An Orchidist's Miscellany


The two factors of growth, light and temperature, have a close relationship, as all those with glasshouses know. Increase light levels, then usually temperatures increase. These two factors are usually difficult to separate. Obviously, these factors have a considerable influence on the photosynthetic activity being completed by the plant.

Some scientific study has been completed looking at the effect of light and temperature on photosynthesis and plant respiration. A plant in the dark showing no photosynthetic activity will show respiration which uses up plant reserves ten times greater at 35 0C than at 10 0C. If the plant measured is maintained at 10 0C, but given increasing light, the balance between photosynthesis and respiration was reached at 200 lux. Above this light intensity, photosynthesis increases to a maximum up to 5000 lux, but then falls off rapidly as the plant leaf becomes saturated.

Studies of the light/temperature balance showed that at the higher temperatures, the more intense the light had to be for the plant just to compensate:

i.e. at 20 0C it was 500 lux
at 25 0C it was 1200 lux
at 30 0C it was 2100 lux
at 35 0C the compensation point was never reached.

The maximum light to reach peak efficiency for any of the lower temperatures was 10,000 lux. The above measurements were completed on Odontioda Lippstadt. The researchers concluded that this plant would grow most efficiently at 15 OC and at 5000-10,000 lux. During the summer sunlight can reach 100,000 lux, so shading is necessary, which also causes a temperature reduction. In winter, when sunlight on overcast days may fall to 500 lux, plants can be kept in respiratory and photosynthetic balance by lowering temperatures to 10 0C.

If the balance between respiration and photosynthesis is not maintained, the plants will grow very little, produces few flowers, and may become susceptible to disease. A positive balance enables maximum growth and flower production to be maintained.

- Task description: Transcribe everything in the passage on light and temperature from "The two factors" down to "by the plant.".

- Dataset records:
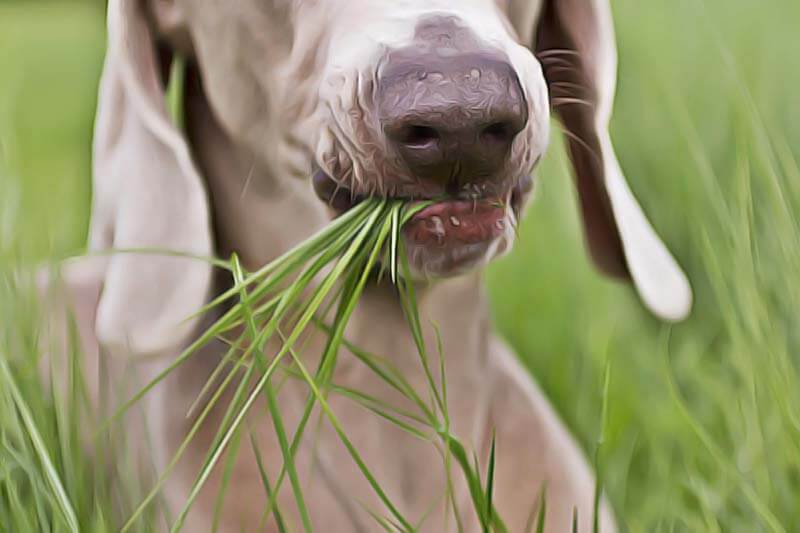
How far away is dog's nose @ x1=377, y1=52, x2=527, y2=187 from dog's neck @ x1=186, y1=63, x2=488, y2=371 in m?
0.32

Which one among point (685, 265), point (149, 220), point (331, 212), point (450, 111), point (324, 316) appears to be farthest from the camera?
point (685, 265)

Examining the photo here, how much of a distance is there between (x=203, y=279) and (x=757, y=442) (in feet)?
2.08

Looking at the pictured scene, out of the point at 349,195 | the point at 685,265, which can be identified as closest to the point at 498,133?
the point at 349,195

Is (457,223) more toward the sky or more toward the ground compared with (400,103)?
more toward the ground

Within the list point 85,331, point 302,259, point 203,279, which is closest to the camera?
point 302,259

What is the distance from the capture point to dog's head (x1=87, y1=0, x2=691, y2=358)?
131cm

- Answer section:
The two factors of growth, light and temperature, have a close relationship, as all those with glasshouses know. Increase light levels, then usually temperatures increase. These two factors are usually difficult to separate. Obviously, these factors have a considerable influence on the photosynthetic activity being completed by the plant.